«(…) Na zona da foz do rio Tejo, ou Wâdi Tâjuh, na linguagem dos
mouros, a armada dos cruzados deparara com várias enseadas onde as naus
lançaram as suas âncoras. O Atlântico parecia finalmente ter-se cansado de
formar ondas gigantescas, que batiam iradas contra a costa rochosa ou que
pareciam querer engolir o areal das praias, e quedava-se tranquilo como se de
um lago gigantesco se tratasse. Konrad, Hadwig e Gunther refrescavam-se na água
fria de uma das enseadas. Johann e Ausenda estavam sentados na areia e a
rapariga ensinava-lhe o seu idioma. O rapaz aprendia depressa, não só por ser
inteligente, mas também por mal ver a hora em que pudesse conversar com ela. Os
dois só se banhavam ao escurecer, para que Ausenda ficasse protegida de olhares
cobiçosos. O ruivo Gunther, metido na água até ao pescoço, exclamou: já vistes como
a areia brilha ao sol? Muitos de nós
acham que há ouro em pó lá misturado, trazido pelo mar. Isso é que era bom,
atirou Konrad. Ora, contrapôs Hadwig, todos nós já ouvimos falar de ouro aqui
na região. Do outro lado do rio, perto de mais uma fortaleza moura, diz-se que
o mar lança palhetas de ouro sobre a margem. E deste lado, acrescentou Gunther,
também há um sítio em que se tira ouro da água, um pouco a norte dessa...,
Lisbona. Os infiéis devem ser muito ricos e ter tesouros escondidos nas suas
casas! Konrad fungou incrédulo, mergulhou mais uma vez e disse: já me banhei
que chegue, vou-me deitar ao sol. Os outros seguiram-no para fora da água e
deitaram-se por cima das suas vestes, que jaziam estendidas na areia. Isto é
que é vida, suspirou Hadwig. Sim, concordou Gunther, só me falta uma...
Os
risos de Johann e Ausenda interromperam-no. Gunther apoiou-se nos cotovelos e
comentou: quem diria? O rapazola saiu-se o mais esperto de nós os quatro.

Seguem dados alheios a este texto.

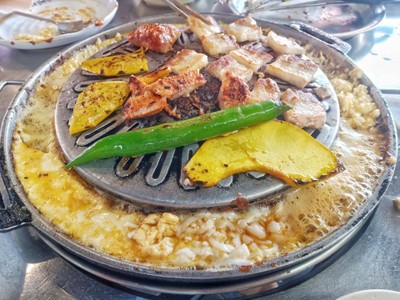 อาหาร หรือ เครื่องดื่ม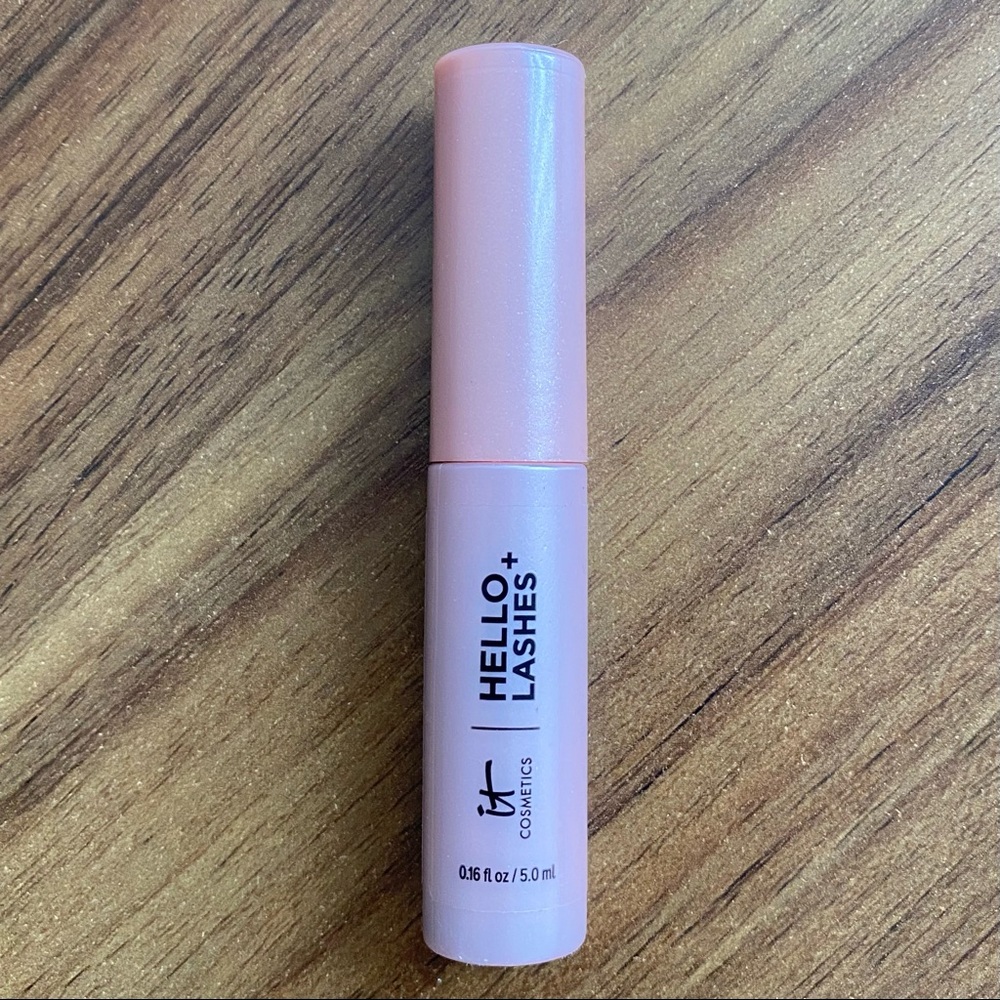 IT Cosmetics Hello Lashes mascara mini size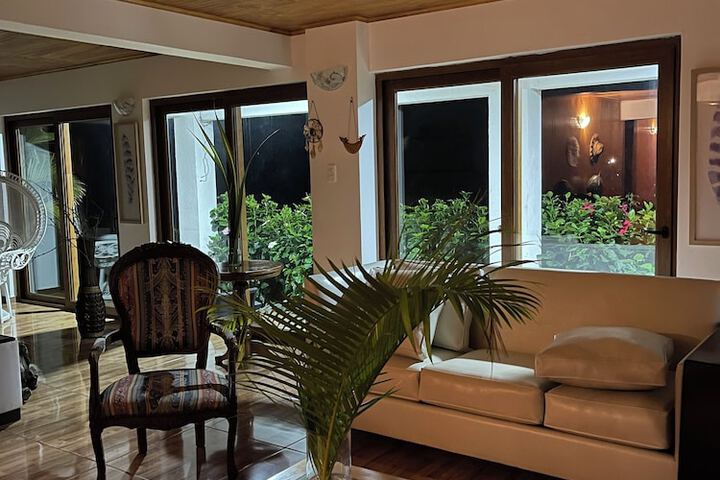 Room 46 of 157
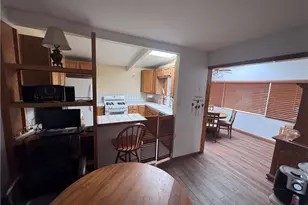 19509 Stagg St, Reseda, CA 91335 - Photo 7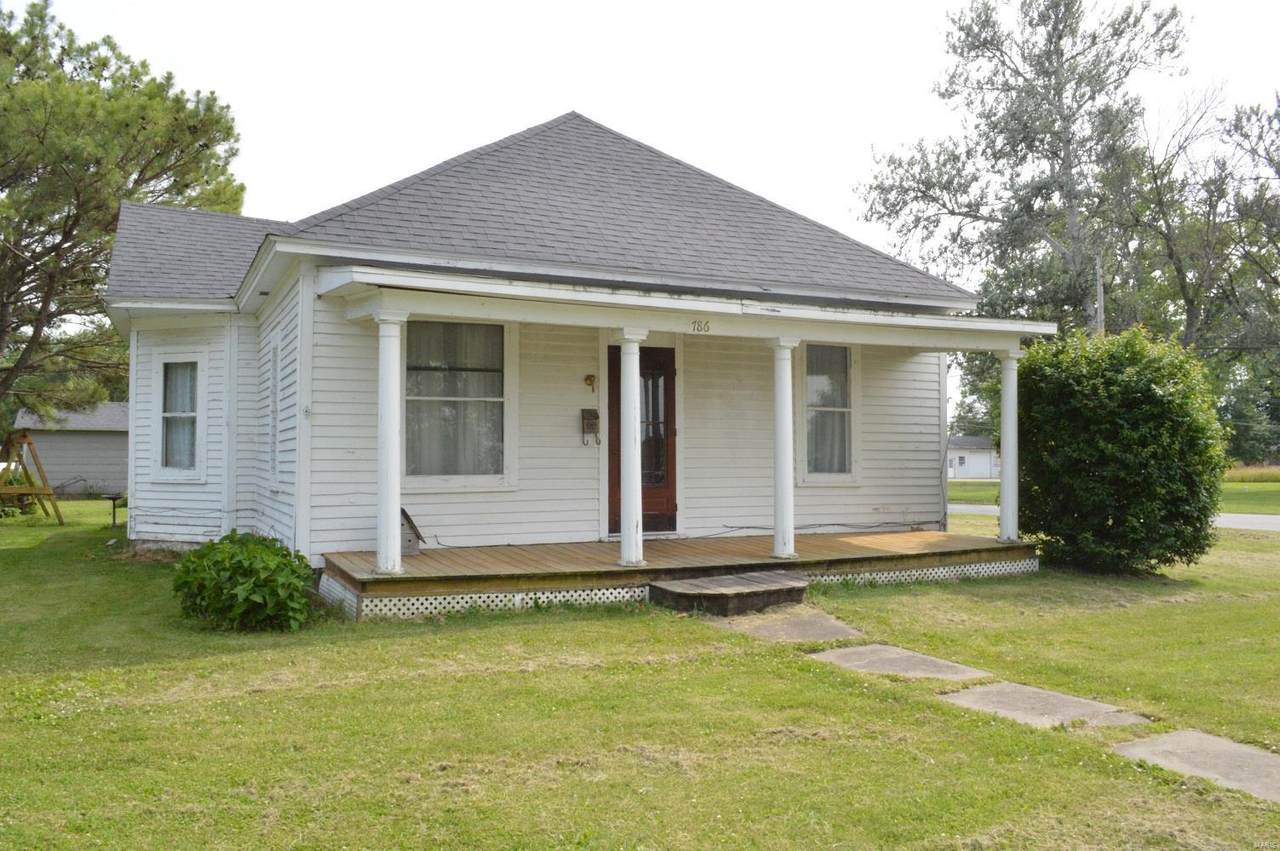 786 Commercial Street - Photo 1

Konrad sentou-se e declarou, enquanto observava o parzinho: muita pena me fazia
sabê-lo no convento. Nunca pensei que
chegasse a invejá-lo. Os outros riram-se e ele acrescentou: mas não há-de casar
com ela. Era o que me faltava! Quando já estavam secos e o sol lhes começou a
queimar a pele, vestiram a roupa húmida, que tornou a refrescá-los e que
evitava que apanhassem uma insolação. Konrad viu os dois portugueses que tinham
vindo do Porto com eles e perguntou-se se trariam novidades. O rei e os seus
fidalgos tinham-se reunido com Arnulf de Aarschot, os comandantes dos outros
cruzados e os clérigos, que serviam igualmente de tradutores. Johann!, chamou
ele. Anda ver se percebes alguma coisa! O rapazito, com a ajuda da moça, lá
falou com o Julião e o Tomé e anunciou depois: pelo que eu entendi, as
negociações não correram bem para o rei. Os nossos comandantes não gostaram das
ofertas dele. Que estranho, admirou-se Hadwig. Então não há aqui muitas
riquezas? O rei quer evitar um saque, acrescentou Johann. Deve estar a brincar
connosco, atalhou Gunther. O vencedor tem sempre direito ao saque. Não viemos
para exterminar esses infiéis?
O rei Afonso Henriques disse estar mais interessado na conquista
de terras do que no massacre de homens. E que se deve aproveitar o conhecimento
e o trabalho dos mouros e dos judeus vencidos. Além disso, quer proteger os
cristãos que vivem em Lusbuna. Há cristãos a viver lá?, admirou-se o ruivo. No
meio dos infiéis? Se calhar entendeste-os mal, replicou Konrad dirigido ao
irmão. Johann tornou a falar com os portugueses e, depois de mais algumas
palavras e muitos gestos, informou: é mesmo assim. Moram lá cristãos e são
quase tantos como os mouros. Têm que pagar um imposto caro, uma tal jizia, mas
pelos vistos até um bispo há em Lusbuna. Esses cristãos são apelidados de
moçárabes, por terem adoptado muitos dos costumes dos infiéis. Os alemães
olharam-se estarrecidos. Johann acrescentou: o rei parece não saber quão ricos
os habitantes de Lusbuna realmente são. Então, o que é que ele tem para
oferecer em troca da nossa ajuda?, quis saber Konrad. Depois de Johann trocar
mais algumas palavras com os dois portugueses, respondeu: prometeu terras, para
os que quiserem ficar aqui». In Cristina
Torrão, A Cruz de Esmeraldas, Edição Ésquilo, 2009, ISBN 978-989-809-261-8.